Some rules of church law, itself based on the later Roman Law, were introduced obviously by the Christian clergy, and affected mainly themselves and their interests. They are fewer and less important than might have been expected, owing to the Celtic organisation which the Church early assumed, and for many centuries retained. There is also the supposed resemblance which the collection of laws called the Senchus Mór bears to the Roman collections called the Digest and the Pandects. To press this as a proof of derivation would be absurd, for there is really no more in it than in the resemblance in distant perspective between two trees in a forest. The laws were collected as they existed; and if when collected they happened to resemble some other collection, there was nothing to wonder at, the laws could not help it, and it does not prove their derivation from that other. Analogies are very tempting, but often misleading; and such a superficial analogy as this would be a very unsafe guide. If the Brehon Laws had been at all derived from Roman Law, the resemblances would have been far more numerous, intimate, and vital, the whole juridical structure would probably have been different, and with the law itself some of the Roman technical terms would have been adopted, as in all countries that have really copied from Roman Law. None of those terms are found in the Irish manuscripts. Many of the Irish laws are as old as the Roman Law itself. Whether they are good or bad, creditable or otherwise to our race, they are essentially, substantially, and characteristically Irish. Sir Samuel Ferguson expressed the literal truth when he wrote that ‘The Roman (or Civil) Law is hardly traceable in them, except as regards ecclesiastical affairs, and that sub modo only.’

Without desiring to suggest whether they would or would not have been better if they had been derived from Roman Law, it may be interesting to point out that the Irish laws were in several respects more humane than the Roman. The Irish flaith-fine never at any time had power of life and death over the members of his household, as the Roman paterfamilias unquestionably had in early times. Then with regard to the treatment of strangers: at Rome, for a long time, an alien was an enemy, who might be ill used, whose property was res nullius which any Roman might seize, and who had no locus standi whatever before a legal tribunal. In Ireland a stranger was a person entitled to sympathy, his property could not be taken from him, and not alone was he heard in a court of law, but he was allowed to choose his judge. ‘Whenever a person comes over the sea to prosecute a cause, he shall have a choice of the Brehons of Erinn; and when he shall have come across the boundary of a province, he shall have his choice of the brehons in the province.’ We have already seen that unjust evasion of a stranger was punished as fraud.

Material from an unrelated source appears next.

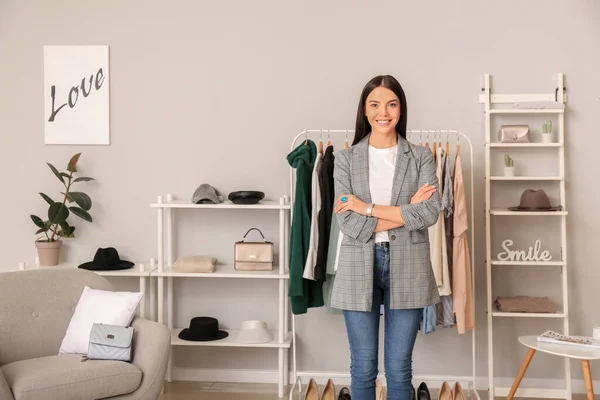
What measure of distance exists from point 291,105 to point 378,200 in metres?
1.60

There was much resemblance between the Irish laws and those of ancient Britain, so far as the latter can be discerned through the native Welsh laws, between which and the Irish there is a good deal in common. All British laws were modified under Roman sway, which Ireland escaped. Of course the laws of the Gaels of Scotland were originally our laws transferred to Scotland. They, however, underwent considerable change, for feudalism was vigorously forced upon Scotland in the Middle Ages.